About this task.
Every record, from the first to the last, is to be printed again exactly.

Data supplied.

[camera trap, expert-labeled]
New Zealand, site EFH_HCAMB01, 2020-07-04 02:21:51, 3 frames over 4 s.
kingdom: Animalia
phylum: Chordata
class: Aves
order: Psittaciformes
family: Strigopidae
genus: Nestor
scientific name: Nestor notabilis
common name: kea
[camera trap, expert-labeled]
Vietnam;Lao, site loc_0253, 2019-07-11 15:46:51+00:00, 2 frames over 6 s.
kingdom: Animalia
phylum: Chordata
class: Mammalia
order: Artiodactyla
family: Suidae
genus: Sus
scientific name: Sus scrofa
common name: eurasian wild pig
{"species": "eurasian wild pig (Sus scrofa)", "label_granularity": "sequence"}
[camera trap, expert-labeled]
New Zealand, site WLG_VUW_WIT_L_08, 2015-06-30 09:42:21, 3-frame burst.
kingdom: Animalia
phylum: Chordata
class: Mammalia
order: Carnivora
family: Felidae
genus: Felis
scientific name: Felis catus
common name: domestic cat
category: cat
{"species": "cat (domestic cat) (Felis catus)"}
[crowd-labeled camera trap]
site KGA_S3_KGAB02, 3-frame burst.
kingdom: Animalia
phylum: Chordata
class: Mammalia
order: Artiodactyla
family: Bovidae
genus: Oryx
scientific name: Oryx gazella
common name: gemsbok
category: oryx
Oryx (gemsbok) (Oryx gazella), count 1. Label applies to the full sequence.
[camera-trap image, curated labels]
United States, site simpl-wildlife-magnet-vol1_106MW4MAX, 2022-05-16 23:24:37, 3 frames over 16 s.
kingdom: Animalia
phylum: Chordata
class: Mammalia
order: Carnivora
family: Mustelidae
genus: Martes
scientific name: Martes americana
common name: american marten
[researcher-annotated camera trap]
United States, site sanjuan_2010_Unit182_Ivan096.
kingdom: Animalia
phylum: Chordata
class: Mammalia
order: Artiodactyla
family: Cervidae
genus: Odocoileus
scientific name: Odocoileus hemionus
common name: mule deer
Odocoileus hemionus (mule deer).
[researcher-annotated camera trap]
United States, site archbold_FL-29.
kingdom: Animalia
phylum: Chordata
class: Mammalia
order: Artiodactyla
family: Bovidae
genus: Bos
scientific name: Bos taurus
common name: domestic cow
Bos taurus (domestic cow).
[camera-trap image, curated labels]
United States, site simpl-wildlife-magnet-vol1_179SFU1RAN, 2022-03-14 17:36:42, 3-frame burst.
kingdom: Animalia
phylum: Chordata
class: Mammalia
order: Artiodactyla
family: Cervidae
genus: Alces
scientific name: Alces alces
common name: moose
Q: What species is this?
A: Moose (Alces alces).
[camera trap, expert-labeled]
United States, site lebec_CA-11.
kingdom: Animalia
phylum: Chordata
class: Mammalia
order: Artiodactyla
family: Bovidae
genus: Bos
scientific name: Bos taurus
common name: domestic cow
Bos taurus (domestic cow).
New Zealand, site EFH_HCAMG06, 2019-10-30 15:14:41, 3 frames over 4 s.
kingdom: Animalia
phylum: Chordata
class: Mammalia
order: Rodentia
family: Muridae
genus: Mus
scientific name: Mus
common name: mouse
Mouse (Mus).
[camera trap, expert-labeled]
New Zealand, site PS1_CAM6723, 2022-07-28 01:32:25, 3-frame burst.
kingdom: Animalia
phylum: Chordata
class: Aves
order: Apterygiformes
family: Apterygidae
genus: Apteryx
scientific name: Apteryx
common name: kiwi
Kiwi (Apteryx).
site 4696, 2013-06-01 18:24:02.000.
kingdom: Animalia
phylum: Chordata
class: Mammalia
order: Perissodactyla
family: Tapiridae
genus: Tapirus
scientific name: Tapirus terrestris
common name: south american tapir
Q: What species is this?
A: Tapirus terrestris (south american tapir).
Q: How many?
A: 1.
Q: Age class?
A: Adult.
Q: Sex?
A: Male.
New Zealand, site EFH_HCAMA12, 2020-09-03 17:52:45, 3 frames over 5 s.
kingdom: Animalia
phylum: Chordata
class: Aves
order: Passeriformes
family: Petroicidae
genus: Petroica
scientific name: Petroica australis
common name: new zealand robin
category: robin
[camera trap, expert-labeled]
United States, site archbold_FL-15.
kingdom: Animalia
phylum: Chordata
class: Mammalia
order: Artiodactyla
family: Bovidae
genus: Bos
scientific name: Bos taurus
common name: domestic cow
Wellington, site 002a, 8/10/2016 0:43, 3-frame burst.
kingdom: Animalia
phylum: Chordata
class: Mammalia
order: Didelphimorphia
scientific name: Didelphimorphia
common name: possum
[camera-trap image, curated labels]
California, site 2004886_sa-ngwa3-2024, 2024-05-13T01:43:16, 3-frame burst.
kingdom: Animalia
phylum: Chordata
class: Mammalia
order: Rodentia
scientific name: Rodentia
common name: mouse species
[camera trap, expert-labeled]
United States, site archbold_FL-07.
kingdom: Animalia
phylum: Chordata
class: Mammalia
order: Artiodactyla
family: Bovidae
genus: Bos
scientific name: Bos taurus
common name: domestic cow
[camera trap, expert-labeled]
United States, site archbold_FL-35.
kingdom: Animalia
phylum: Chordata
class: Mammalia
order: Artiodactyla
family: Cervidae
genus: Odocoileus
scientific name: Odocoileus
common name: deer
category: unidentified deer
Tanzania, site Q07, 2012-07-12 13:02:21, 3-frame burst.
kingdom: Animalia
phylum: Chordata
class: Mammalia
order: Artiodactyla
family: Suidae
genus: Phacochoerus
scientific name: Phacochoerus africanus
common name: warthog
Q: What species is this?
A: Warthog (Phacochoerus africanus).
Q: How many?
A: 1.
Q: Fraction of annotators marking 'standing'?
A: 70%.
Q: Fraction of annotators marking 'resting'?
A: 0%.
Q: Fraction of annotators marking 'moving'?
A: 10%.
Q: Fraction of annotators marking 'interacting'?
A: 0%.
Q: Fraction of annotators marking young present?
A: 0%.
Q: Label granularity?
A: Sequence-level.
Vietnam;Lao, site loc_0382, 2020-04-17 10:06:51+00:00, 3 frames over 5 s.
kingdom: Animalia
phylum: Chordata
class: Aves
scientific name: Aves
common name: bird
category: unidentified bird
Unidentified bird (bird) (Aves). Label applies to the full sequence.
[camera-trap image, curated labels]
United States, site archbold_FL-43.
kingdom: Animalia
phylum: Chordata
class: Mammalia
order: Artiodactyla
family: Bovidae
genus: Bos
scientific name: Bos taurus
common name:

Response.
[camera trap, expert-labeled]
New Zealand, site EFH_HCAMB01, 2020-07-04 02:21:51, 3 frames over 4 s.
kingdom: Animalia
phylum: Chordata
class: Aves
order: Psittaciformes
family: Strigopidae
genus: Nestor
scientific name: Nestor notabilis
common name: kea
[camera trap, expert-labeled]
Vietnam;Lao, site loc_0253, 2019-07-11 15:46:51+00:00, 2 frames over 6 s.
kingdom: Animalia
phylum: Chordata
class: Mammalia
order: Artiodactyla
family: Suidae
genus: Sus
scientific name: Sus scrofa
common name: eurasian wild pig
{"species": "eurasian wild pig (Sus scrofa)", "label_granularity": "sequence"}
[camera trap, expert-labeled]
New Zealand, site WLG_VUW_WIT_L_08, 2015-06-30 09:42:21, 3-frame burst.
kingdom: Animalia
phylum: Chordata
class: Mammalia
order: Carnivora
family: Felidae
genus: Felis
scientific name: Felis catus
common name: domestic cat
category: cat
{"species": "cat (domestic cat) (Felis catus)"}
[crowd-labeled camera trap]
site KGA_S3_KGAB02, 3-frame burst.
kingdom: Animalia
phylum: Chordata
class: Mammalia
order: Artiodactyla
family: Bovidae
genus: Oryx
scientific name: Oryx gazella
common name: gemsbok
category: oryx
Oryx (gemsbok) (Oryx gazella), count 1. Label applies to the full sequence.
[camera-trap image, curated labels]
United States, site simpl-wildlife-magnet-vol1_106MW4MAX, 2022-05-16 23:24:37, 3 frames over 16 s.
kingdom: Animalia
phylum: Chordata
class: Mammalia
order: Carnivora
family: Mustelidae
genus: Martes
scientific name: Martes americana
common name: american marten
[researcher-annotated camera trap]
United States, site sanjuan_2010_Unit182_Ivan096.
kingdom: Animalia
phylum: Chordata
class: Mammalia
order: Artiodactyla
family: Cervidae
genus: Odocoileus
scientific name: Odocoileus hemionus
common name: mule deer
Odocoileus hemionus (mule deer).
[researcher-annotated camera trap]
United States, site archbold_FL-29.
kingdom: Animalia
phylum: Chordata
class: Mammalia
order: Artiodactyla
family: Bovidae
genus: Bos
scientific name: Bos taurus
common name: domestic cow
Bos taurus (domestic cow).
[camera-trap image, curated labels]
United States, site simpl-wildlife-magnet-vol1_179SFU1RAN, 2022-03-14 17:36:42, 3-frame burst.
kingdom: Animalia
phylum: Chordata
class: Mammalia
order: Artiodactyla
family: Cervidae
genus: Alces
scientific name: Alces alces
common name: moose
Q: What species is this?
A: Moose (Alces alces).
[camera trap, expert-labeled]
United States, site lebec_CA-11.
kingdom: Animalia
phylum: Chordata
class: Mammalia
order: Artiodactyla
family: Bovidae
genus: Bos
scientific name: Bos taurus
common name: domestic cow
Bos taurus (domestic cow).
New Zealand, site EFH_HCAMG06, 2019-10-30 15:14:41, 3 frames over 4 s.
kingdom: Animalia
phylum: Chordata
class: Mammalia
order: Rodentia
family: Muridae
genus: Mus
scientific name: Mus
common name: mouse
Mouse (Mus).
[camera trap, expert-labeled]
New Zealand, site PS1_CAM6723, 2022-07-28 01:32:25, 3-frame burst.
kingdom: Animalia
phylum: Chordata
class: Aves
order: Apterygiformes
family: Apterygidae
genus: Apteryx
scientific name: Apteryx
common name: kiwi
Kiwi (Apteryx).
site 4696, 2013-06-01 18:24:02.000.
kingdom: Animalia
phylum: Chordata
class: Mammalia
order: Perissodactyla
family: Tapiridae
genus: Tapirus
scientific name: Tapirus terrestris
common name: south american tapir
Q: What species is this?
A: Tapirus terrestris (south american tapir).
Q: How many?
A: 1.
Q: Age class?
A: Adult.
Q: Sex?
A: Male.
New Zealand, site EFH_HCAMA12, 2020-09-03 17:52:45, 3 frames over 5 s.
kingdom: Animalia
phylum: Chordata
class: Aves
order: Passeriformes
family: Petroicidae
genus: Petroica
scientific name: Petroica australis
common name: new zealand robin
category: robin
[camera trap, expert-labeled]
United States, site archbold_FL-15.
kingdom: Animalia
phylum: Chordata
class: Mammalia
order: Artiodactyla
family: Bovidae
genus: Bos
scientific name: Bos taurus
common name: domestic cow
Wellington, site 002a, 8/10/2016 0:43, 3-frame burst.
kingdom: Animalia
phylum: Chordata
class: Mammalia
order: Didelphimorphia
scientific name: Didelphimorphia
common name: possum
[camera-trap image, curated labels]
California, site 2004886_sa-ngwa3-2024, 2024-05-13T01:43:16, 3-frame burst.
kingdom: Animalia
phylum: Chordata
class: Mammalia
order: Rodentia
scientific name: Rodentia
common name: mouse species
[camera trap, expert-labeled]
United States, site archbold_FL-07.
kingdom: Animalia
phylum: Chordata
class: Mammalia
order: Artiodactyla
family: Bovidae
genus: Bos
scientific name: Bos taurus
common name: domestic cow
[camera trap, expert-labeled]
United States, site archbold_FL-35.
kingdom: Animalia
phylum: Chordata
class: Mammalia
order: Artiodactyla
family: Cervidae
genus: Odocoileus
scientific name: Odocoileus
common name: deer
category: unidentified deer
Tanzania, site Q07, 2012-07-12 13:02:21, 3-frame burst.
kingdom: Animalia
phylum: Chordata
class: Mammalia
order: Artiodactyla
family: Suidae
genus: Phacochoerus
scientific name: Phacochoerus africanus
common name: warthog
Q: What species is this?
A: Warthog (Phacochoerus africanus).
Q: How many?
A: 1.
Q: Fraction of annotators marking 'standing'?
A: 70%.
Q: Fraction of annotators marking 'resting'?
A: 0%.
Q: Fraction of annotators marking 'moving'?
A: 10%.
Q: Fraction of annotators marking 'interacting'?
A: 0%.
Q: Fraction of annotators marking young present?
A: 0%.
Q: Label granularity?
A: Sequence-level.
Vietnam;Lao, site loc_0382, 2020-04-17 10:06:51+00:00, 3 frames over 5 s.
kingdom: Animalia
phylum: Chordata
class: Aves
scientific name: Aves
common name: bird
category: unidentified bird
Unidentified bird (bird) (Aves). Label applies to the full sequence.
[camera-trap image, curated labels]
United States, site archbold_FL-43.
kingdom: Animalia
phylum: Chordata
class: Mammalia
order: Artiodactyla
family: Bovidae
genus: Bos
scientific name: Bos taurus
common name:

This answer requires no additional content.